[0/13] combining object filters and bitmaps
mbox series

Message ID 20200213021506.GA1124607@coredump.intra.peff.net
Headers show
  • combining object filters and bitmaps
Related show


Jeff King Feb. 13, 2020, 2:15 a.m. UTC
Partial clones are nice for saving bandwidth, but they can actually be
more expensive in CPU because many of the filters require the server to
do extra work to figure out which objects to send.

In particular, it's impossible for many filters to work with
reachability bitmaps, because the bitmap result doesn't provide enough
information. E.g., we can't evaluate a path-based sparse filter without
actually walking the trees to find out which objects are referred to at
which paths.

But in some cases the bitmaps _do_ give enough information, and it's
just a weakness of our implementation. E.g., it's easy to remove all of
the blobs from a bitmap result. So this patch series implements some of
the easier filters, while providing a framework for the bitmap code to
say "nope, that filter is too complex for me" so we can fallback to a
non-bitmap path.

□ □ □ □

## Task list
A - From the patch-series message above, list the message's identifying details shown before its body: its position in the series, its message ID, its sender, its date and its time.
B - Reproduce from the patch-series message the stretch from "Jeff King Feb." through "objects to send.".
C - Answer the following questions about the patch-series message:
(i) What do partial clones save, according to the message?
(ii) Which kind of filter is given as one that cannot be evaluated without walking the trees?
(iii) When a filter is too complex for the bitmap code, which path does the series let it fall back to?

## Data excerpt
□ □ □ □

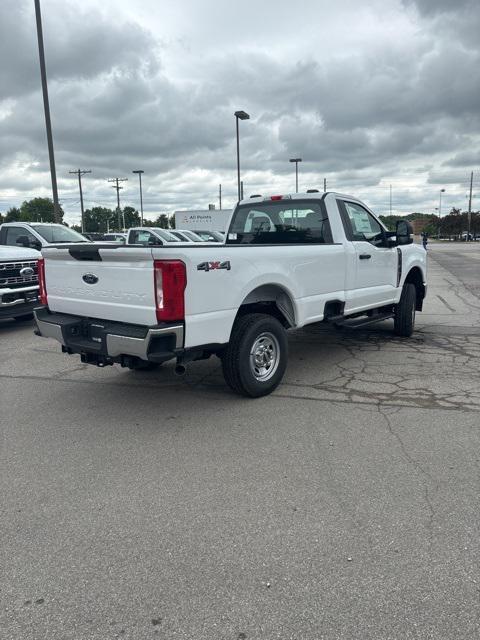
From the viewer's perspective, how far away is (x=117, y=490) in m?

□ □ □ □

## Problem solutions
A -
Position in the series: 0/13
Message ID: 20200213021506.GA1124607@coredump.intra.peff.net
Sender: Jeff King
Date: Feb. 13, 2020
Time: 2:15 a.m. UTC

B -
Jeff King Feb. 13, 2020, 2:15 a.m. UTC
Partial clones are nice for saving bandwidth, but they can actually be
more expensive in CPU because many of the filters require the server to
do extra work to figure out which objects to send.

C -
(i) Bandwidth.
(ii) A path-based sparse filter.
(iii) A non-bitmap path.